[List of tasks]
A. Translate this sentence from the urban trail article into Spanish: "Four-year-old Brodie Zeigler brought his best form to the foot race he entered Wednesday morning and used it to nudge out two competitors to capture the gold medal."
B. Please extend the urban trail article, picking up after its final sentence.

──────── Provided text

Western Pennsylvania School for the Blind blazes a new trail of its own
Walkway offers training and fun with variety of surfaces, simulated crosswalk, nature noises, fountain and swings
October 19, 2012 8:00 AM
Dom Cole, 14, is assisted by physical therapists Sharon Hoffner, left, and Laura Dobrich as he wins his race.
Tamihya Goggin-Sapps, 8, walks in a parade on the new urban mobility trail Wednesday at the Western Pennsylvania School for Blind Children. In addition to the parade, races were held for the children on a portion of the trail. Before the trail was built, students had to be taken on actual streets to learn how to cross a road and listen for a traffic signal.
By Mary Niederberger Pittsburgh Post-Gazette
Four-year-old Brodie Zeigler brought his best form to the foot race he entered Wednesday morning and used it to nudge out two competitors to capture the gold medal.
Today, he will have that medal presented to him officially in front of Pittsburgh Mayor Luke Ravenstahl and other dignitaries who are expected to gather at the Western Pennsylvania School for Blind Children in Oakland, where Brodie is a student. The gathering is to dedicate the new urban trail constructed on the front lawn of the school and is part of the school's 125th anniversary.
The trail is designed for both recreational and training purposes, and it was broken in by about 50 of the school's 270 students earlier this week when they participated in several heats of racing until the nine finalists made their final "gold medal" runs Wednesday.
New urban trail at School for Blind Children
Western Pennsylvania School for Blind Children has built a new urban mobility trail for its students. The new trail will be used for recreational activities and training exercises. (Video by Nate Guidry; 10/17/2012)

────────────────
──────── Given information

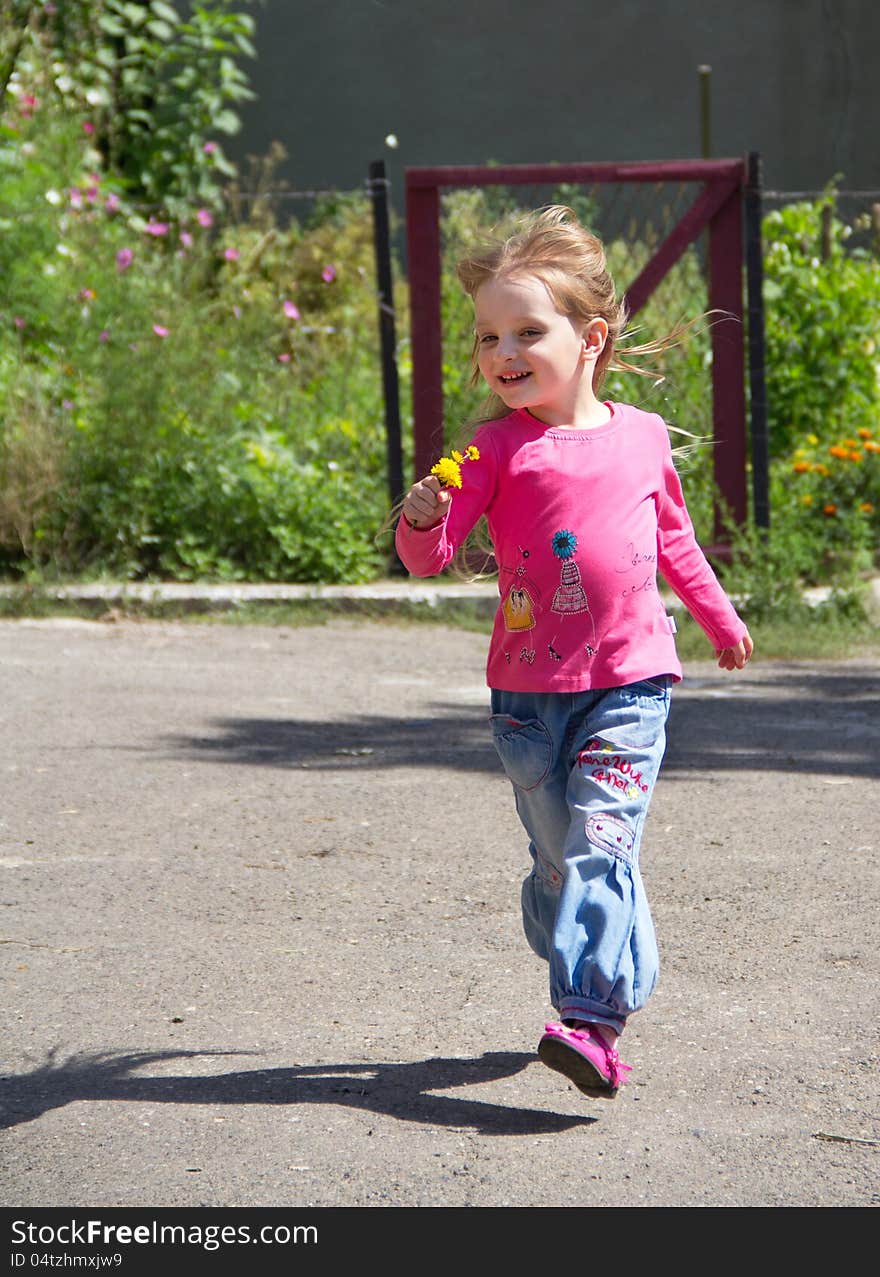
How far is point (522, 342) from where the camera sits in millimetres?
2953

────────────────

[Solved tasks]
A. Brodie Zeigler, de cuatro años, llevó su mejor forma a la carrera a pie en la que participó el miércoles por la mañana y la aprovechó para superar por poco a dos competidores y llevarse la medalla de oro.

B.
Brodie, who uses a cane, took first place in his division, and silver and bronze medals were awarded for the second- and third-place finishers. It was the same for the other two divisions -- students who use walkers and students who use wheelchairs.
Each of the gold medalists got their handprints set in cement plaques that will be hung along one of the walls of the trail.
Students at the school range in age from 3-21. All are legally blind, although some have limited vision, and many have multiple disabilities and are medically fragile.
The trail provides a safe place to conduct mobility training for the students because it includes a variety of surfaces, including cobblestones, cement and a simulated crosswalk with an audible stop light. Each curb cut and ramp is covered with a non-slip surface that has raised bumps similar to what is used on sidewalk curb cuts and wheelchair ramps on public streets so that students can feel the difference in the terrain and note that it indicates they are approaching a street.
Before the trail was constructed, mobility trainers took students to actual streets for training.
"It's a much more controlled environment to use before taking them out in the real environment," said Todd Reeves, executive director and superintendent.
The trail cost about $700,000 to construct and was completed during the summer. Of the total, $500,000 came from foundations and other donations, and $200,000 came from the school's discretionary fund.
For educational purposes, the trail holds sculptures with three dimensional parts that move and feature different textures and shapes.
A gazebo large enough to serve as an outdoor classroom and sound posts are along the trail, which provide different nature noises when a card is inserted. A water fountain is situated low enough for students in wheelchairs to place their hands in the waterfall and feel the sculptures the water flows around.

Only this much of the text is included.